I sigh, rubbing my aching head. “He was dead the next day. There was a scuffle between some gang members. Somebody split his head open with a parang. Mama played this song for days afterward, weeping every time.” I take another deep breath, letting the air fill my lungs, counting three beats, before I exhale and continue. “So you see, that was what I was supposed to do. Take care of her, keep her safe. And I’m not doing that, am I? I haven’t seen her or spoken to her in almost a week, I have no idea where she is, what she’s doing, if she’s hurt. I’m failing my parents in so many ways.” I can hear my voice rise, ragged with frustration, and I pause, fighting to stay in control.
The room is silent, the song having long reached its conclusion. I feel the world shift, and I’m dizzy with the sense of release—this isn’t a story I’ve ever told anyone, except for Saf. For one fleeting moment, I wonder if I should continue—if I should tell him how, ever since we got the call, ever since we buried my father, I dream endlessly of my mother’s death. I wonder how he would react if I told him about the panic, the anxiety, the choking fear that my thoughts are ominous portents of my mother’s future. I wonder if I should tell him about the Djinn.
I wonder what he’d think of me then, if he knew all of this.

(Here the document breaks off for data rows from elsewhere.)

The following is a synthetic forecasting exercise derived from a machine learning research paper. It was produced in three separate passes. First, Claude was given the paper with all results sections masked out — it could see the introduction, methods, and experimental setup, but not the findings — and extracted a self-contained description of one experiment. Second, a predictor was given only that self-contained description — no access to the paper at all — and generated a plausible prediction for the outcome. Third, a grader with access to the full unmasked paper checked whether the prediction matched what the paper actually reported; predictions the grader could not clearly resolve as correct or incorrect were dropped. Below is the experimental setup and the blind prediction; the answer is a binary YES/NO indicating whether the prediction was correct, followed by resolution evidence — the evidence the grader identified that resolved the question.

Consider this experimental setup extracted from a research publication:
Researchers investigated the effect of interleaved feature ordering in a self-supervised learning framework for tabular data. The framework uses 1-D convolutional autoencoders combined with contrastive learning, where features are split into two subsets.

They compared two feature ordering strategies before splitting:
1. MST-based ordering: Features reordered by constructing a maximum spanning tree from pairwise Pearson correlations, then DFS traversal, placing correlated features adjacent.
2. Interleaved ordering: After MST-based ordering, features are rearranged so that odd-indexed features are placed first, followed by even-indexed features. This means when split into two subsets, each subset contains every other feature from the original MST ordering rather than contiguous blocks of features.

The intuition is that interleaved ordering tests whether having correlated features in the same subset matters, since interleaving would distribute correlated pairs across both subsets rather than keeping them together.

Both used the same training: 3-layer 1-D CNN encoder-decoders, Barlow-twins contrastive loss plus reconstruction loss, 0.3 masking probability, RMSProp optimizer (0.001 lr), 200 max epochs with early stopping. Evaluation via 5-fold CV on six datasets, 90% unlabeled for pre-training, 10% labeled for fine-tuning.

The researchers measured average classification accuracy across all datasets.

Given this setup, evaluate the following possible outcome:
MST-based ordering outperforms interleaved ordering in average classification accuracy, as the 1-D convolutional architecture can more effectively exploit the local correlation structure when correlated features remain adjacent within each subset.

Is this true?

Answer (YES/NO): YES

Then the moment passes. I don’t have to wonder. I know. He’d think what anyone would think, what our whole extended family thought when Mama and I came asking for help, when I was so exhausted, so full of images of death and numbers that I thought I was going insane. They told her I was crazy, possessed; that we had made God angry with our faithless lifestyle; that I needed a doctor or a bomoh or a cell at an asylum for the insane. It didn’t happen overnight; the abandonment was so gradual that I didn’t even know it was happening until one day I realized that it had been six months since we last saw my aunts or uncles, or any of the half-dozen cousins that used to come over to listen to records and braid my hair. I was a curse, they told my mother, and they wanted nothing to do with me.
And Vince will think the same.
So I bite my tongue and let the silence stretch on unbroken. Vince stares at his feet, lost in thought.
Suddenly, he rouses himself and speaks. “You know jasmine?” he asks. It’s such a jarring change of subject that all I can do is look at him.
“Huh?” I say. “Like the flower?”
“Jasmine,” he repeats, looking at me. “That’s what your name means, right? Melati? Mama grows it, out in the garden. They’re the bushes right in front of our escape tunnel.” I nod, but I’m still confused, and it’s written all over my face.